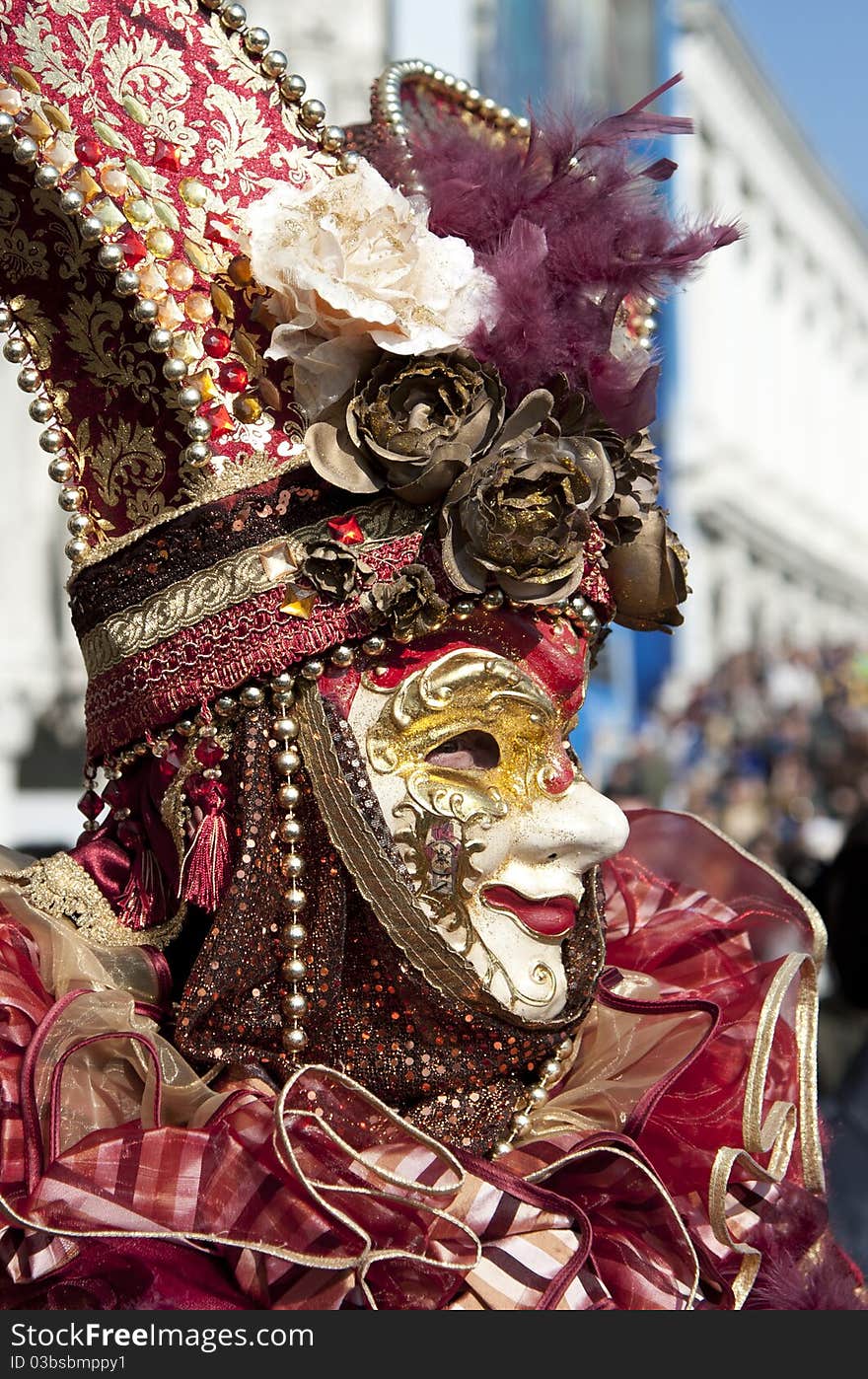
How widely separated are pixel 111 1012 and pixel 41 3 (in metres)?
1.20

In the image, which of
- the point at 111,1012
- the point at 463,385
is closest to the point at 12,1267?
the point at 111,1012

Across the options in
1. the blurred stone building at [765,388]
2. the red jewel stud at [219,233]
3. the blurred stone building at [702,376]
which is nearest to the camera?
the red jewel stud at [219,233]

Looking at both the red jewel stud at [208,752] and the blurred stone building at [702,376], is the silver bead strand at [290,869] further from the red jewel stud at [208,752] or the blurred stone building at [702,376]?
the blurred stone building at [702,376]

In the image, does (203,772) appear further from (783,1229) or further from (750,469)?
(750,469)

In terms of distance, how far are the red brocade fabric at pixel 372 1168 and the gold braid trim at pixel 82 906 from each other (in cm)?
3

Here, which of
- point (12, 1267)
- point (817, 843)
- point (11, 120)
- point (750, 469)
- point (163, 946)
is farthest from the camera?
point (750, 469)

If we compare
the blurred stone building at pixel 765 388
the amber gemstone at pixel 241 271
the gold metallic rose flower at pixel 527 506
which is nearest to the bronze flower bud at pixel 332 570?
the gold metallic rose flower at pixel 527 506

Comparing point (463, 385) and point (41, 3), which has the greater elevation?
point (41, 3)

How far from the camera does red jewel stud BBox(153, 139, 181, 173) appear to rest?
1792 mm

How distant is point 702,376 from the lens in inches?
1000

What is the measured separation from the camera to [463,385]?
5.59 ft

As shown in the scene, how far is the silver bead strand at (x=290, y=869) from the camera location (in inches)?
69.1

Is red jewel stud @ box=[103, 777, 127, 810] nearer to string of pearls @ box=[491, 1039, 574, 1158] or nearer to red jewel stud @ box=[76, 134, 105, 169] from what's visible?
string of pearls @ box=[491, 1039, 574, 1158]

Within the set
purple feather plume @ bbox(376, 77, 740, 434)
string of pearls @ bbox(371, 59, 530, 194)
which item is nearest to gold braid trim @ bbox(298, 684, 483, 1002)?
purple feather plume @ bbox(376, 77, 740, 434)
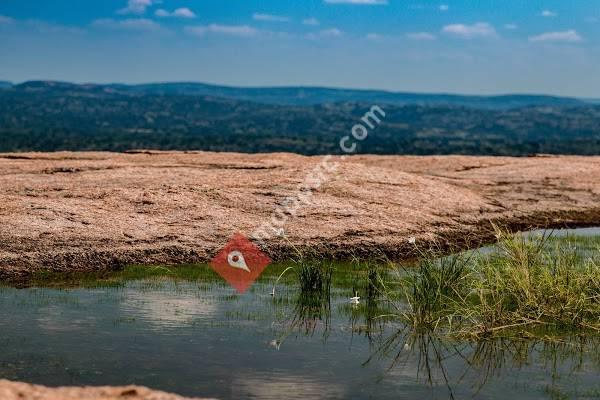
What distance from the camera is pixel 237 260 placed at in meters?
18.2

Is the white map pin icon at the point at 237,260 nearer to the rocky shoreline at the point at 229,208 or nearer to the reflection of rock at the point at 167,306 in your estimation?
the rocky shoreline at the point at 229,208

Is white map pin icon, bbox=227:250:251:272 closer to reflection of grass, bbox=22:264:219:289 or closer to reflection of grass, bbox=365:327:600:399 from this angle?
reflection of grass, bbox=22:264:219:289

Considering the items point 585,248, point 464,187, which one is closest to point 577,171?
point 464,187

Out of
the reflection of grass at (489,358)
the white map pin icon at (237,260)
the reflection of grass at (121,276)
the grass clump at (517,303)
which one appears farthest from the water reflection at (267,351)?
the white map pin icon at (237,260)

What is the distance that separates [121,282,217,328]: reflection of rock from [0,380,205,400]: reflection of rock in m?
3.52

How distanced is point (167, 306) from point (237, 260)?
4.43 m

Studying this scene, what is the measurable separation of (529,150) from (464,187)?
100922 mm

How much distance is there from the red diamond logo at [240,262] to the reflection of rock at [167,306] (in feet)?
4.35

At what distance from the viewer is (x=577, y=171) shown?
31484 millimetres

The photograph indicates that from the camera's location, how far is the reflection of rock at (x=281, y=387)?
9.43m

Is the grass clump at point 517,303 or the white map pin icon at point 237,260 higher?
the grass clump at point 517,303

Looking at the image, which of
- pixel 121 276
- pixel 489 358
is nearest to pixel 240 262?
pixel 121 276

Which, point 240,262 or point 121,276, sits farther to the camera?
point 240,262

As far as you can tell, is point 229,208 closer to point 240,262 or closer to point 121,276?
point 240,262
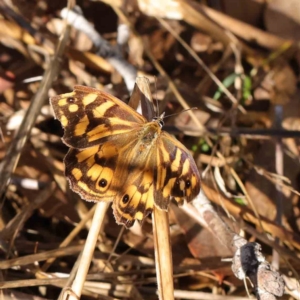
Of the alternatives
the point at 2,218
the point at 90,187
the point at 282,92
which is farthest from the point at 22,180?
the point at 282,92

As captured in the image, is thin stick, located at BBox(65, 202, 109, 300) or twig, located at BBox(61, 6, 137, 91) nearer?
thin stick, located at BBox(65, 202, 109, 300)

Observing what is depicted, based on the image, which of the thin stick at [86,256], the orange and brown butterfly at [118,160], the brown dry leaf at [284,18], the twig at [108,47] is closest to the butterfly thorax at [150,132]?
the orange and brown butterfly at [118,160]

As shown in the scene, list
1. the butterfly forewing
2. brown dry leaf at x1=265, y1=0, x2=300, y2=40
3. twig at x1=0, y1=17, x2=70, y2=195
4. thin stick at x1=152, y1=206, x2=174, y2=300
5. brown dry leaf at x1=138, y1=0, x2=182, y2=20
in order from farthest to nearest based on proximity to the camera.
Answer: brown dry leaf at x1=265, y1=0, x2=300, y2=40 < brown dry leaf at x1=138, y1=0, x2=182, y2=20 < twig at x1=0, y1=17, x2=70, y2=195 < the butterfly forewing < thin stick at x1=152, y1=206, x2=174, y2=300

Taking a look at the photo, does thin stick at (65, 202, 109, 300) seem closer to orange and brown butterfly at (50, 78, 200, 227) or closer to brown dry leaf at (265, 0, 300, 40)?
orange and brown butterfly at (50, 78, 200, 227)

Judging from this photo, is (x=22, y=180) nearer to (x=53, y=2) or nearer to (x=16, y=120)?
(x=16, y=120)

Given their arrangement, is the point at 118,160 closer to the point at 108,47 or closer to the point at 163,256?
the point at 163,256

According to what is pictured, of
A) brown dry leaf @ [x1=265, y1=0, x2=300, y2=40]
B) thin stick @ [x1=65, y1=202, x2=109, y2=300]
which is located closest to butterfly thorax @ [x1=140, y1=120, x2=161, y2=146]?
thin stick @ [x1=65, y1=202, x2=109, y2=300]
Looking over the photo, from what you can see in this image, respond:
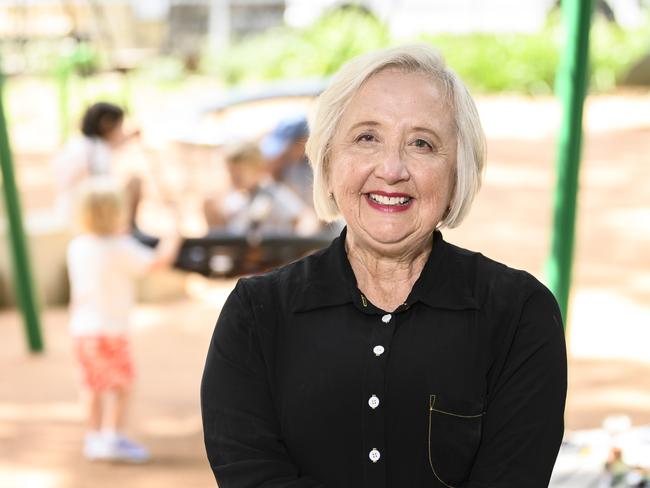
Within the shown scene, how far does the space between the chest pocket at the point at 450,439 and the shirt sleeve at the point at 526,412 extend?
20mm

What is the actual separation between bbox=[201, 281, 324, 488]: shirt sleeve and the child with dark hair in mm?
6117

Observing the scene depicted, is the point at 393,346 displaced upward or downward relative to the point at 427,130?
downward

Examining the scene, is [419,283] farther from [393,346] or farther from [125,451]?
[125,451]

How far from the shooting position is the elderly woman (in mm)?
1759

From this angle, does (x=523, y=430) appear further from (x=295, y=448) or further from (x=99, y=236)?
(x=99, y=236)

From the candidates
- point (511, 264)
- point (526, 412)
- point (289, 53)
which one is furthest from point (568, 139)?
point (289, 53)

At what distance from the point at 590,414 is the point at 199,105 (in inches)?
242

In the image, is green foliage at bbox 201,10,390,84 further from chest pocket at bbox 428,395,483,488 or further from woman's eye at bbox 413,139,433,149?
chest pocket at bbox 428,395,483,488

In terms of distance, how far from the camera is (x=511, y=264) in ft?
32.0

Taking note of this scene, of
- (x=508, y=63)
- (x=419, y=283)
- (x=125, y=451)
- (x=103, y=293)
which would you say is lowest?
(x=125, y=451)

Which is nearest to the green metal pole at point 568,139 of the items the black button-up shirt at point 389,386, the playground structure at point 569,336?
the playground structure at point 569,336

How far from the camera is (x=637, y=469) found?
3090 millimetres

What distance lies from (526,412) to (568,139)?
8.66 ft

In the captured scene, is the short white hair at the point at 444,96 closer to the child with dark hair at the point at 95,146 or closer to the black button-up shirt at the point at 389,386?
the black button-up shirt at the point at 389,386
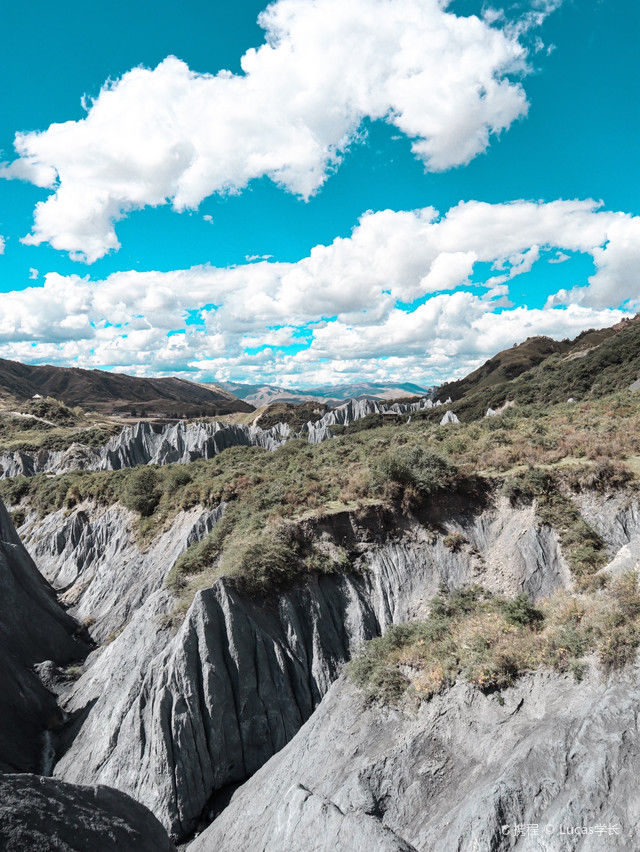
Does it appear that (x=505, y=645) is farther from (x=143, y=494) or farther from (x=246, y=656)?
(x=143, y=494)

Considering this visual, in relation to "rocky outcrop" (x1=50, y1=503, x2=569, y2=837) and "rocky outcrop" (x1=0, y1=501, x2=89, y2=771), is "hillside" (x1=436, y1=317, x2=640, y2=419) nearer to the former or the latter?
"rocky outcrop" (x1=50, y1=503, x2=569, y2=837)

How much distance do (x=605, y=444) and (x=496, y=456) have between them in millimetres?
5198

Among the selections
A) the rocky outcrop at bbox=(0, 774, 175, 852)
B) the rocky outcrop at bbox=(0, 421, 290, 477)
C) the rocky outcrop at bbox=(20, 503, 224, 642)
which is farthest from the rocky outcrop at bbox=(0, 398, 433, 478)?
the rocky outcrop at bbox=(0, 774, 175, 852)

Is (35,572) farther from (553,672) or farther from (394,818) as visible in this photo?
(553,672)

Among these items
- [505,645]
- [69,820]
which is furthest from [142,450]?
[505,645]

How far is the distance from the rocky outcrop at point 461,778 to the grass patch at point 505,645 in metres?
0.38

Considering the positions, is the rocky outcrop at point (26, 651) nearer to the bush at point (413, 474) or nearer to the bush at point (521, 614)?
the bush at point (521, 614)

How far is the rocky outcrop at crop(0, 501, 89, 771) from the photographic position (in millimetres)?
14906

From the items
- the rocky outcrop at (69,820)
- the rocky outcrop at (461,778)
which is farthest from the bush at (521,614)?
the rocky outcrop at (69,820)

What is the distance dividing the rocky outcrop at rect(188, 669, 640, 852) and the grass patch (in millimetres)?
377

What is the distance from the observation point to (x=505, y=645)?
11094 millimetres

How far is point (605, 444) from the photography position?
66.8 ft

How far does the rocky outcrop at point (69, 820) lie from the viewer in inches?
298

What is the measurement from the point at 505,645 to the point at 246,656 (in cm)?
958
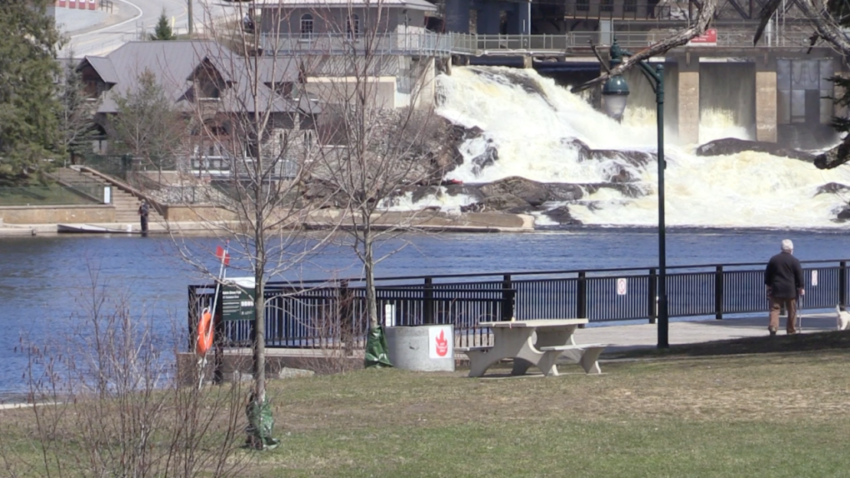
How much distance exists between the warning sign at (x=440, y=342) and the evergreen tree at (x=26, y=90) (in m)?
55.7

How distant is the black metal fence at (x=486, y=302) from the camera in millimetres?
17359

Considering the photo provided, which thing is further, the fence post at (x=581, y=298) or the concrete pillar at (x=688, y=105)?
the concrete pillar at (x=688, y=105)

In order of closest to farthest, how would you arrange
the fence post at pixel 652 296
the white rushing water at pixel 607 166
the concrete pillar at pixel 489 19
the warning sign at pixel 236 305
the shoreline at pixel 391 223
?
the warning sign at pixel 236 305 → the fence post at pixel 652 296 → the shoreline at pixel 391 223 → the white rushing water at pixel 607 166 → the concrete pillar at pixel 489 19

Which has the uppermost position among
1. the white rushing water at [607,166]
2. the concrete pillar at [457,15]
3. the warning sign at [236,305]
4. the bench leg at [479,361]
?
the concrete pillar at [457,15]

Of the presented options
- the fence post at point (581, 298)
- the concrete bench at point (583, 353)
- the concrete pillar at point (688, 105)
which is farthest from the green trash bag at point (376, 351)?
the concrete pillar at point (688, 105)

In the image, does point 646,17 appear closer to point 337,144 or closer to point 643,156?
point 643,156

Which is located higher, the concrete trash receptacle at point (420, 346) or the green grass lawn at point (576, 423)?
the concrete trash receptacle at point (420, 346)

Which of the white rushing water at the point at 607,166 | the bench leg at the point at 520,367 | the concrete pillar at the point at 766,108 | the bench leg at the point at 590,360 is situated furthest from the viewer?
the concrete pillar at the point at 766,108

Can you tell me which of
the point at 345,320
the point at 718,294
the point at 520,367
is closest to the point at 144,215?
the point at 718,294

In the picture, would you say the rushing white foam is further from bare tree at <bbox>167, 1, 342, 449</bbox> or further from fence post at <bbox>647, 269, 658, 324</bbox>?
bare tree at <bbox>167, 1, 342, 449</bbox>

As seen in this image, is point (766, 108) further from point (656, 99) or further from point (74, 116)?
point (656, 99)

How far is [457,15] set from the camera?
295ft

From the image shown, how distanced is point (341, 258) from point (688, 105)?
4853cm

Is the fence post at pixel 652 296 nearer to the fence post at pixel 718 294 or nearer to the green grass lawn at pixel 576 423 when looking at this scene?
the fence post at pixel 718 294
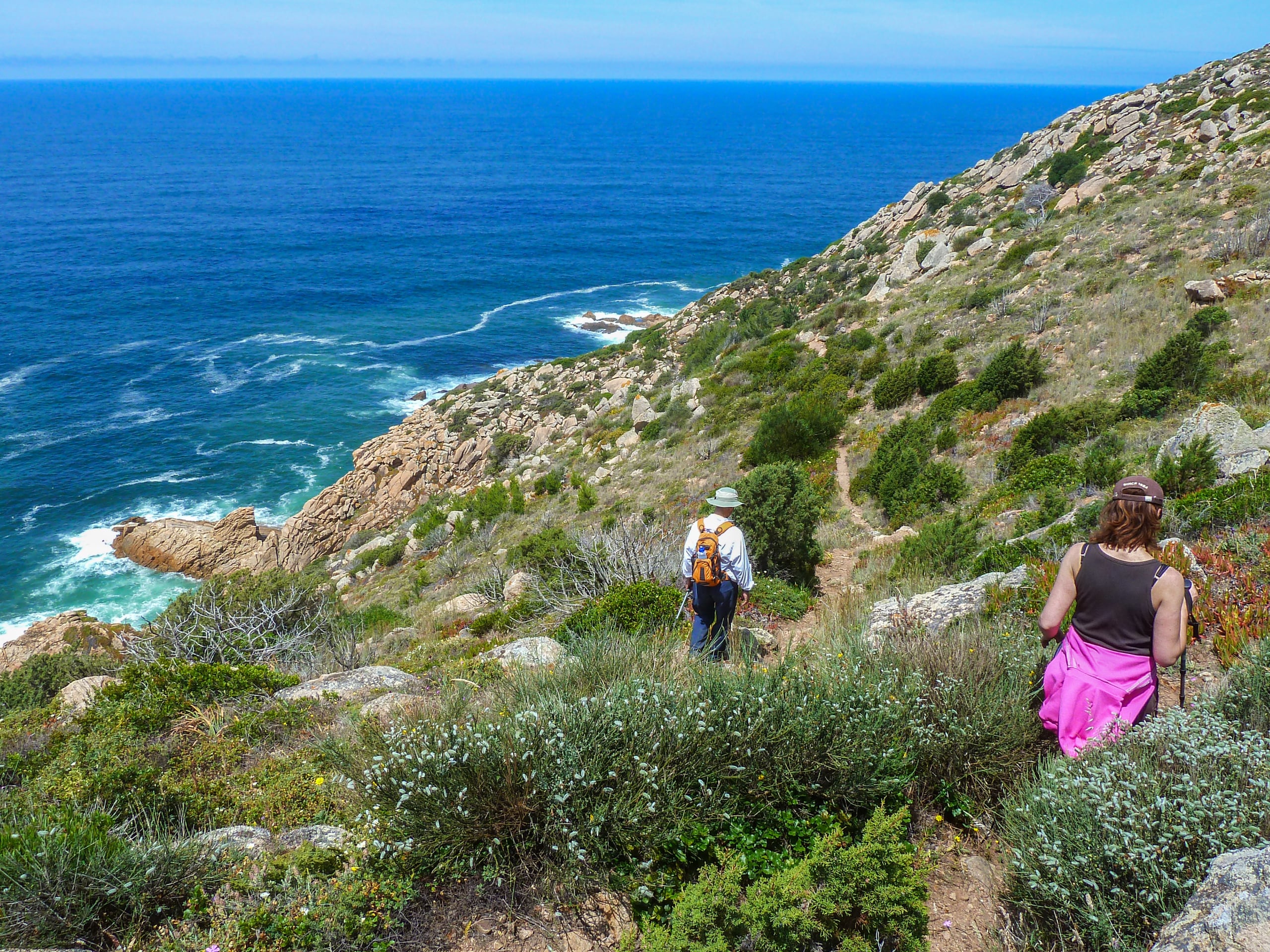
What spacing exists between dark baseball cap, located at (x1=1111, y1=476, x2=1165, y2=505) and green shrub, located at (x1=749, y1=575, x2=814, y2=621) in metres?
4.79

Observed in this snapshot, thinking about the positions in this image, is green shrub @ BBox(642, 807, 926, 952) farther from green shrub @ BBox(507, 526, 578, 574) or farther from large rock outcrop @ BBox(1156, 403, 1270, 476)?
green shrub @ BBox(507, 526, 578, 574)

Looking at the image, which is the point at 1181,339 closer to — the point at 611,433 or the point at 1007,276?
the point at 1007,276

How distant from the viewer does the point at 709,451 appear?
1780cm

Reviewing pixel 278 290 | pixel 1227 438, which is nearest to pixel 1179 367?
pixel 1227 438

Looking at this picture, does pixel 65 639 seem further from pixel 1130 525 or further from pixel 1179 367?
pixel 1179 367

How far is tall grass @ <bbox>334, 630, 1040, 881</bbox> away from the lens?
3.48m

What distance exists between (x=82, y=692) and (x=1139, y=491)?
11421mm

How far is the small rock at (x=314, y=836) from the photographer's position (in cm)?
381

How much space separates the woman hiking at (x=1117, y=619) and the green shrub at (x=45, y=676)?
12.3 meters

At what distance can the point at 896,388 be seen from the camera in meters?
16.3

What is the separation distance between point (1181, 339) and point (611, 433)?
1606cm

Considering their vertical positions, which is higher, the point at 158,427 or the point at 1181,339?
the point at 1181,339

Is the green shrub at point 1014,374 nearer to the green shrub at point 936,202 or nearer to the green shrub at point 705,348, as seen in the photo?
the green shrub at point 705,348

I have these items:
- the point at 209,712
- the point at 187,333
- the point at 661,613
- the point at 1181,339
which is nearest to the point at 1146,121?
the point at 1181,339
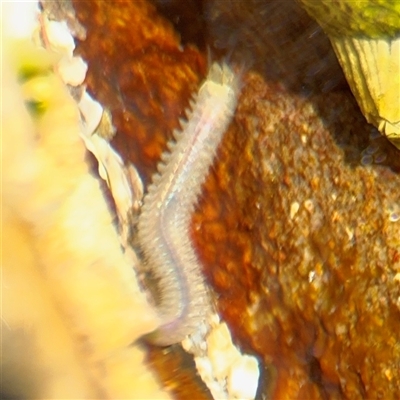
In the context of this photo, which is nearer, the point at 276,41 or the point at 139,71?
the point at 276,41

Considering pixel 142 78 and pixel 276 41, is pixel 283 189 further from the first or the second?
pixel 142 78

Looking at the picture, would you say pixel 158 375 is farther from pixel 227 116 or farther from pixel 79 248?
pixel 227 116

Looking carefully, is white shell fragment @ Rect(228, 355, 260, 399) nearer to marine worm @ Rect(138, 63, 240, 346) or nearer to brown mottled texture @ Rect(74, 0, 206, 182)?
marine worm @ Rect(138, 63, 240, 346)

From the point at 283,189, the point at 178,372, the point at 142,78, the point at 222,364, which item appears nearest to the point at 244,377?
the point at 222,364

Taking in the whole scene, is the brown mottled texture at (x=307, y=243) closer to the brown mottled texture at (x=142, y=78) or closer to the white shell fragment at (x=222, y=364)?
++++++++++++++++++++
**Exercise brief:** Format the lines of the items from the one containing "Looking at the picture, would" through the end of the items as a JSON list of strings, one string per line, omitting blank lines.

**Completed task:**
[
  "Looking at the picture, would you say pixel 158 375 is farther from pixel 227 116 or farther from pixel 79 248?",
  "pixel 227 116",
  "Looking carefully, is white shell fragment @ Rect(228, 355, 260, 399) nearer to marine worm @ Rect(138, 63, 240, 346) or nearer to brown mottled texture @ Rect(74, 0, 206, 182)?",
  "marine worm @ Rect(138, 63, 240, 346)",
  "From the point at 283,189, the point at 178,372, the point at 142,78, the point at 222,364, which item appears nearest to the point at 244,377?",
  "the point at 222,364",
  "Taking in the whole scene, is the brown mottled texture at (x=307, y=243) closer to the brown mottled texture at (x=142, y=78) or closer to the white shell fragment at (x=222, y=364)?"
]